▶ INFORMAZIONI ESTRATTE
----

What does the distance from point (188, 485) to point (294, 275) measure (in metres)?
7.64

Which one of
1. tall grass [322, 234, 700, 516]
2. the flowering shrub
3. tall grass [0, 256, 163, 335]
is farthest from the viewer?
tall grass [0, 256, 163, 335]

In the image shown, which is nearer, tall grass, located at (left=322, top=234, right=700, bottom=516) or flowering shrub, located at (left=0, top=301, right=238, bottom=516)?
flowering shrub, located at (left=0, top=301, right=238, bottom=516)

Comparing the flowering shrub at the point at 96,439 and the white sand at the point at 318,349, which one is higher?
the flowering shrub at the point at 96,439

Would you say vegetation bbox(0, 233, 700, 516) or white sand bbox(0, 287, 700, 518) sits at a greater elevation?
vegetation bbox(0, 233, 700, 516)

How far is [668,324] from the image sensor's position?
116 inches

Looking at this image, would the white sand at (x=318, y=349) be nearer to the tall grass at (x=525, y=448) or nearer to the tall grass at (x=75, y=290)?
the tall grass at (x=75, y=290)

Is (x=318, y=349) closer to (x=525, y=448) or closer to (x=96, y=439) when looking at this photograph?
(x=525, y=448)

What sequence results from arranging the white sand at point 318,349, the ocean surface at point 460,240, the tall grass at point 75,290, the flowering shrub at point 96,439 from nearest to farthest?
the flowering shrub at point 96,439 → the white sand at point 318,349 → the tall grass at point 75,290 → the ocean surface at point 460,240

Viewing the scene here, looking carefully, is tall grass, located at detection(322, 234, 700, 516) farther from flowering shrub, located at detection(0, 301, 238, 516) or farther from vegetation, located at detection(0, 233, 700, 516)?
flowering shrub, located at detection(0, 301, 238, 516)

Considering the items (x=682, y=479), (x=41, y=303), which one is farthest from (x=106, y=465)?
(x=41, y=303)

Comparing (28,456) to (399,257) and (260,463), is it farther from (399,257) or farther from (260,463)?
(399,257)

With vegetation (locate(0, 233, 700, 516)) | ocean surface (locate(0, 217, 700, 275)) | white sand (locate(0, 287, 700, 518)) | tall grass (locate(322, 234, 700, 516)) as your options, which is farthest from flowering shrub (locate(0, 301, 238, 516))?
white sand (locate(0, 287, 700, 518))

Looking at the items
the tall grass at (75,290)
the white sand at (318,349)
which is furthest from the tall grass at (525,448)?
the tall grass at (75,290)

----

▶ COSA SI CHIEDE
Ricopia senza alcuna modifica le righe dell'elenco qui sopra, partendo dalla riga che contiene "Looking at the items" e proseguendo fino alla fine dell'elenco, estremi compresi.

▶ SOLUZIONE QUI SOTTO
Looking at the items
the tall grass at (75,290)
the white sand at (318,349)
which is furthest from the tall grass at (525,448)?
the tall grass at (75,290)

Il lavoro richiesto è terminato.